## [What you are asked to do]
Output exactly the lines that run from the line with "Is (136,231) nearer" to the end of the material, both ends included, and no other lines.

[Excerpts from a spatial dataset]
*-*-*

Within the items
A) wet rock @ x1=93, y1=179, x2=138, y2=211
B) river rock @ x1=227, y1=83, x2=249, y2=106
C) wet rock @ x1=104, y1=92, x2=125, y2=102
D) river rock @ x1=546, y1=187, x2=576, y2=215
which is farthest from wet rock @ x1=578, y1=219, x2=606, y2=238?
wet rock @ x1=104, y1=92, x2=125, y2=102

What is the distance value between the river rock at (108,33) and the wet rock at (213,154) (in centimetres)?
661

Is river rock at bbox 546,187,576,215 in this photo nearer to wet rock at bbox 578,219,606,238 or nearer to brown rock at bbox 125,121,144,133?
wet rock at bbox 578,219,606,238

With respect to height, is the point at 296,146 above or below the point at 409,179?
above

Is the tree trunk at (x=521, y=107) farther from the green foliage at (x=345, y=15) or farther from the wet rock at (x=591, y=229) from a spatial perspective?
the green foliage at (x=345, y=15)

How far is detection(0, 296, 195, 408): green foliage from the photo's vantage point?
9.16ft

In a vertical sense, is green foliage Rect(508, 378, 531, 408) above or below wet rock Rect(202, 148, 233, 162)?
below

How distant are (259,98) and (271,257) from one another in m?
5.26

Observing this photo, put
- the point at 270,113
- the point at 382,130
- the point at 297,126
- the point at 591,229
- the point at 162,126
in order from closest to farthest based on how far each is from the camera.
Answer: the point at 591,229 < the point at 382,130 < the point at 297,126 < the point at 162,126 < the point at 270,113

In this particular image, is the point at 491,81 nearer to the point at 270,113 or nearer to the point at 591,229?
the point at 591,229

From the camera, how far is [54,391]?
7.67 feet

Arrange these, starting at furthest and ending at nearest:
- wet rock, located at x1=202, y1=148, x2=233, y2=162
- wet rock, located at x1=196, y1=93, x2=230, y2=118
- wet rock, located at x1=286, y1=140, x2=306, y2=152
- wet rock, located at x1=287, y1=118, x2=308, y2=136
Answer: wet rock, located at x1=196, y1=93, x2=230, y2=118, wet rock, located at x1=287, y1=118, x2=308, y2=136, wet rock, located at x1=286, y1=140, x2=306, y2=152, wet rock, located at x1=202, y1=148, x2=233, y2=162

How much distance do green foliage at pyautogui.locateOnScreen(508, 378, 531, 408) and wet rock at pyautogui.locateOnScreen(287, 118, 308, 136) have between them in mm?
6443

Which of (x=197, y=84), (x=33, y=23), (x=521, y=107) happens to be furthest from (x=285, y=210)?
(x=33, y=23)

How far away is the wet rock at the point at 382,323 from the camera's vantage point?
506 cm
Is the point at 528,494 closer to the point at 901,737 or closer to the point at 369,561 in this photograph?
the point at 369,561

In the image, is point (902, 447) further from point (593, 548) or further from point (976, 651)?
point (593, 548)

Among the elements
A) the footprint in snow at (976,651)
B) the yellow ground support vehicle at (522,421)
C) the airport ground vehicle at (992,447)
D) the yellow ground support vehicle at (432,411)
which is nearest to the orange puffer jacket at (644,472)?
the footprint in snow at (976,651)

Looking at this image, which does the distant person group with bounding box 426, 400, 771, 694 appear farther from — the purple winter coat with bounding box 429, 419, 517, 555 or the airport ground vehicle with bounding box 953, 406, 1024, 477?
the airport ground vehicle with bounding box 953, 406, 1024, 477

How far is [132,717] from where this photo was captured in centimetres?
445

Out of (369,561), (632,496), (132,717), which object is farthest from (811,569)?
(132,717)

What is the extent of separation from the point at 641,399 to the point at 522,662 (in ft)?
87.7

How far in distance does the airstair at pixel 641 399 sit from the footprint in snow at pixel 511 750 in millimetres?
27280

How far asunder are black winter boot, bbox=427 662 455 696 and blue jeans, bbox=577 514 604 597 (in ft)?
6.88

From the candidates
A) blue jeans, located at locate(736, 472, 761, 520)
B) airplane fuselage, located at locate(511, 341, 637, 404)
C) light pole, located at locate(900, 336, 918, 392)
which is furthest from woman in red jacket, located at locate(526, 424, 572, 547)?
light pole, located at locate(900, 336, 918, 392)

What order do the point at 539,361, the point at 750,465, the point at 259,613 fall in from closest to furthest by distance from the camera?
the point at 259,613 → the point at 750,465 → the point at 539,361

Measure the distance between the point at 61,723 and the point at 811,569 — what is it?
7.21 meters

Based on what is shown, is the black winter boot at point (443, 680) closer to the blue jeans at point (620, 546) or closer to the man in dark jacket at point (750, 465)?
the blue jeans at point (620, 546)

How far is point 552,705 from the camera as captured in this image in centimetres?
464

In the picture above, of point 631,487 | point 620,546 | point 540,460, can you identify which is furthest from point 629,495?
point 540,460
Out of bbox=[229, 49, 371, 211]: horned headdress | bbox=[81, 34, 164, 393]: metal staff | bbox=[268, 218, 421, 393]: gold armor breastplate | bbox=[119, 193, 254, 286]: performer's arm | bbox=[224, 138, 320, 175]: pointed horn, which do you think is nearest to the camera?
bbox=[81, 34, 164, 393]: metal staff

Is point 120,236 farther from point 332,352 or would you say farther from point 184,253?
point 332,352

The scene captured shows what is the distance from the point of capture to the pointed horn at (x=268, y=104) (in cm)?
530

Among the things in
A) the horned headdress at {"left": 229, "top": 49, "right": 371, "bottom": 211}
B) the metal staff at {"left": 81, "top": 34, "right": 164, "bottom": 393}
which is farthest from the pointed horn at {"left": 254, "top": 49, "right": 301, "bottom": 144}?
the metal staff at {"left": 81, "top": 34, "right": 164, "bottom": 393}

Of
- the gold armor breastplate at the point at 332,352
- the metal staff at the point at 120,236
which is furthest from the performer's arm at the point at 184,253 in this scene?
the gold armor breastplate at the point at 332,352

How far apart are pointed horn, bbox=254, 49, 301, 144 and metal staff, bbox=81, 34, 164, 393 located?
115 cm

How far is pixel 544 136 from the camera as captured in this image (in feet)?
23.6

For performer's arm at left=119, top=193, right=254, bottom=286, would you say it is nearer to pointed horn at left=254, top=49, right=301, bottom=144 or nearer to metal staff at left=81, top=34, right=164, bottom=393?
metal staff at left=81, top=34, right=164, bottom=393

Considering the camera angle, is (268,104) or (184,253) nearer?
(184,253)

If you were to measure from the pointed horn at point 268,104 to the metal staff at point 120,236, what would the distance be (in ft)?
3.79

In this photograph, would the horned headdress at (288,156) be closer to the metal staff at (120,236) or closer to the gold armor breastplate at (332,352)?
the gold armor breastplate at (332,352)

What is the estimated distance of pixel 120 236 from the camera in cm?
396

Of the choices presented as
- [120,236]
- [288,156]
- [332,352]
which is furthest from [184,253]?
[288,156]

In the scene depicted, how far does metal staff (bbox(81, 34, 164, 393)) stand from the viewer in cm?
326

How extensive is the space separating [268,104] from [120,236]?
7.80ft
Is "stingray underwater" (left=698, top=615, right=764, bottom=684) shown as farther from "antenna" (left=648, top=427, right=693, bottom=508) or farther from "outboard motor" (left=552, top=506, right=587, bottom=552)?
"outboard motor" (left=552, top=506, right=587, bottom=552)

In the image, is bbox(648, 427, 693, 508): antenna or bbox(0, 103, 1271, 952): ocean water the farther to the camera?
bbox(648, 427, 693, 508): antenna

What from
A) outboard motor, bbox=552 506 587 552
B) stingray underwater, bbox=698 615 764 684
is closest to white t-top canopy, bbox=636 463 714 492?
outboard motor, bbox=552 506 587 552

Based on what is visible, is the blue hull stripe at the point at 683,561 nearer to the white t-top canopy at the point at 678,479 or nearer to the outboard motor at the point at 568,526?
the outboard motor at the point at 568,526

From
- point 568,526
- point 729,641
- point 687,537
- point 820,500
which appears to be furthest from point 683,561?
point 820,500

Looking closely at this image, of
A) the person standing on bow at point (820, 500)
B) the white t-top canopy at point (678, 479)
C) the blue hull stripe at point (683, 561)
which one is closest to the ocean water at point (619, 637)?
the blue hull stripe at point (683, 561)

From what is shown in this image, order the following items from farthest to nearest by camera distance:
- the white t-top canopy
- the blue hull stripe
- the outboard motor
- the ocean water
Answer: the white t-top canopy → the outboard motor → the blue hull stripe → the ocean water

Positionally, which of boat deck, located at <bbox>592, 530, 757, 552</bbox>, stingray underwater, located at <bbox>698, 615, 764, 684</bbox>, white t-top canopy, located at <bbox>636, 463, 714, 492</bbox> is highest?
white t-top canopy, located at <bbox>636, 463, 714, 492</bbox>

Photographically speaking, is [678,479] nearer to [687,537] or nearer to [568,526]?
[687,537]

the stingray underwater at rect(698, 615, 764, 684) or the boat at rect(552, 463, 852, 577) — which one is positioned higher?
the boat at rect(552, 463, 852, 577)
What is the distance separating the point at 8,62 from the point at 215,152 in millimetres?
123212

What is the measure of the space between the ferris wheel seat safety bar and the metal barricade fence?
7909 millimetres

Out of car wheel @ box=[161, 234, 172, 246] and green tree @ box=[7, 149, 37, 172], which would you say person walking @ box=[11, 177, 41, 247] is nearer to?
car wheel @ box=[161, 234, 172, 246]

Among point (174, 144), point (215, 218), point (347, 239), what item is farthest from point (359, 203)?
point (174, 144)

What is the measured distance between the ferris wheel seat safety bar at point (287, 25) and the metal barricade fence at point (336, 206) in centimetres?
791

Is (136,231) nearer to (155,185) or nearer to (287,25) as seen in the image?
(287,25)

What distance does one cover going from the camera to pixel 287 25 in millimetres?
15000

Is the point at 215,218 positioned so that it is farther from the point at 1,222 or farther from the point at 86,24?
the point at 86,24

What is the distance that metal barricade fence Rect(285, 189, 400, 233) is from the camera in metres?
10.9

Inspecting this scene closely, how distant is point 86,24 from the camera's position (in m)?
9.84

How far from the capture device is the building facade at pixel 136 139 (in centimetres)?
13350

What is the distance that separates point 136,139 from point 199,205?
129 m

*-*-*

## [Answer to this problem]
Is (136,231) nearer to (155,185) or nearer to (287,25) as seen in the image?
(287,25)

What distance does one cover going from the camera to pixel 287 25 in millimetres?
15000

Is the point at 215,218 positioned so that it is farther from the point at 1,222 or farther from the point at 86,24?
the point at 86,24

What is the distance that metal barricade fence Rect(285, 189, 400, 233) is from the camera in metres?
10.9

Inspecting this scene closely, how distant is point 86,24 from the camera's position (in m)?
9.84

How far from the capture device is the building facade at pixel 136 139 (in centimetres)?
13350

What is the distance that separates point 136,139 from point 199,205?
129 m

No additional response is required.